Hepimizde az da olsa var.
Hatta az değil, oldukça yoğun yaşayanları tanıyorum. Bozuk plak gibi,tekrar tekrar aynı şeyleri söyler dururuz çok zaman.
Hayatım oldukça keyifsiz.
Metre kareye en az yüz problem düşüyor.
Az mı?
Çok değil.
Başka türlü yaşamayı bilmiyorum çünkü.
Normalim buyken, bana anormali anlatamazsın.
Anormallerden, rutin normaller yapmışım kendime.
Zoru seviyorum, anlayacağınız, kolayın yeri yok hayatımda.
En kolay elde edilen şeyler, ilk önce unutulan, bir kenara atılanlardır.
Zor elde edileni, elde tutmak, korumak fedakarlık gerektirir.
Günümüzde sistem ters çalışıyor.
Kolay da bulsak, zor da elde etsek, hemen satıveriyoruz, en yakınımızı bile.
İnsan çoğaldı, çevreler genişledi.
Üç kuruş verip elde edilen her şeyin, daha iyisi, daha güçlüsü, daha büyüğü mutlaka var.
Sorun eldeki de değil.
Sorun gözlerimizde.
Fena halde mütemadiyen aç…
Evet!
Aç gözlü ve tatminsiziz.
Çünkü, eldekiyle yetinmek, çok uzak artık bize.
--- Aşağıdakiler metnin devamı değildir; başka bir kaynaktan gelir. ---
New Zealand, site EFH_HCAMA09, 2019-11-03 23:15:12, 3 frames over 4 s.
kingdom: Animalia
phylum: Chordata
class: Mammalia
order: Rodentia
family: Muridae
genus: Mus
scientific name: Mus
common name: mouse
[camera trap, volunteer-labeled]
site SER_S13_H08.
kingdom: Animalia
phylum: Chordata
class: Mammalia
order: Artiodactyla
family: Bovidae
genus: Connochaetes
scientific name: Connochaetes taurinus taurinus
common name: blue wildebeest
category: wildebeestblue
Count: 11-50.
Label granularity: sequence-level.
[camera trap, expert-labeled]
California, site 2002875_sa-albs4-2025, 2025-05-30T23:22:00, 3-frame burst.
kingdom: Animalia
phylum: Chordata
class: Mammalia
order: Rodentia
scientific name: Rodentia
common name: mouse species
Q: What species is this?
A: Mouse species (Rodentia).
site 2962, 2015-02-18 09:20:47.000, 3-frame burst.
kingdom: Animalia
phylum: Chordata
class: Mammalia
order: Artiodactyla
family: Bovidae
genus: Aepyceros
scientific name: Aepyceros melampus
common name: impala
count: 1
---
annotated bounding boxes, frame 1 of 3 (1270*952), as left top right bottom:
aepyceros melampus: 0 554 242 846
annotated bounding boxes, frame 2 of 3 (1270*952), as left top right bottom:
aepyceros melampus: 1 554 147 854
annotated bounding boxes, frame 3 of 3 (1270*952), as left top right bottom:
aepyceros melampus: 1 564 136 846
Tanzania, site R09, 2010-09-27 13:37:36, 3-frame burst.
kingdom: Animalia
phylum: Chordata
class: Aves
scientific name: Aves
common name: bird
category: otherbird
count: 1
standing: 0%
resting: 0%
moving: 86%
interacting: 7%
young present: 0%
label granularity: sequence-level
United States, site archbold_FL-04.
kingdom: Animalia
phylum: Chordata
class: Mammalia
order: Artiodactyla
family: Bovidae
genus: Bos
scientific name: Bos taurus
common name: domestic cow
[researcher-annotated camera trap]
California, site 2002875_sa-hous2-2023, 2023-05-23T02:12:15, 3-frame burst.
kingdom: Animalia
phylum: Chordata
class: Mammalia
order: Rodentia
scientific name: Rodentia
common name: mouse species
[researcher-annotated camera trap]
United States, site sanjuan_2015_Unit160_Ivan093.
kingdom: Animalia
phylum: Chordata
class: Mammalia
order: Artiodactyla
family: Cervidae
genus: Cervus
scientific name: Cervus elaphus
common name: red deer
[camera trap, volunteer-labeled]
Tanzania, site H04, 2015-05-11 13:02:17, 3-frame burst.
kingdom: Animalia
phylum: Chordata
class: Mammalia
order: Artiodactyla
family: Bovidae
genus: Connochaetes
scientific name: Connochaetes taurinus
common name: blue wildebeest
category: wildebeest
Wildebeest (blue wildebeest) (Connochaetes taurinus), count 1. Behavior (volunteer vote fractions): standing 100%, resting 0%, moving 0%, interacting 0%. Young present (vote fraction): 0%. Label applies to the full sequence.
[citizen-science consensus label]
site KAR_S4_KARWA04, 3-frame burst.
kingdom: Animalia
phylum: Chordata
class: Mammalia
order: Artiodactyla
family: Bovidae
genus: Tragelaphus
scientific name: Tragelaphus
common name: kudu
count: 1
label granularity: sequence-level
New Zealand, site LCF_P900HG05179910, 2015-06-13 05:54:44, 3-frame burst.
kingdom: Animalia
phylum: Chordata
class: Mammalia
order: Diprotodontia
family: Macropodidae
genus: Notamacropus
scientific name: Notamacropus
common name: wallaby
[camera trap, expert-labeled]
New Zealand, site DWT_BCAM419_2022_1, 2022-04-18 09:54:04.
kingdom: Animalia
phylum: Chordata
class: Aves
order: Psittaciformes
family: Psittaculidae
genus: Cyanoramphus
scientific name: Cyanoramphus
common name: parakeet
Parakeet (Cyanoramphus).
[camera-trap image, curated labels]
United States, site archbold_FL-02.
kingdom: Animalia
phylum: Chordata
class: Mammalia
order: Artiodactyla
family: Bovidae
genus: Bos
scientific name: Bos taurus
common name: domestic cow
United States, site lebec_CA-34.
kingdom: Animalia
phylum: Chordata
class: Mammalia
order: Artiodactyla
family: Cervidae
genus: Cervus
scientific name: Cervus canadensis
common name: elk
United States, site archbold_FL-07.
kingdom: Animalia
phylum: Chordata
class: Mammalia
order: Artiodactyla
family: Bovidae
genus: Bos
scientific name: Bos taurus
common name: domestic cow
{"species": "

Şimdi evlere tıkılınca, neler kaybettiğimize bir bakalım.
Bakalım da, şaşıp kalalım.
Şimdi söyle bakalım;
Kaldırım üzerinde, tabureye oturup içtiğin 1,5 Liralık çayı mı, loş ışıkta, müzikli ortamda 10 Liraya içtiğin çayı mı özledin?
Sokak ortasındaki daha güzeldi değil mi?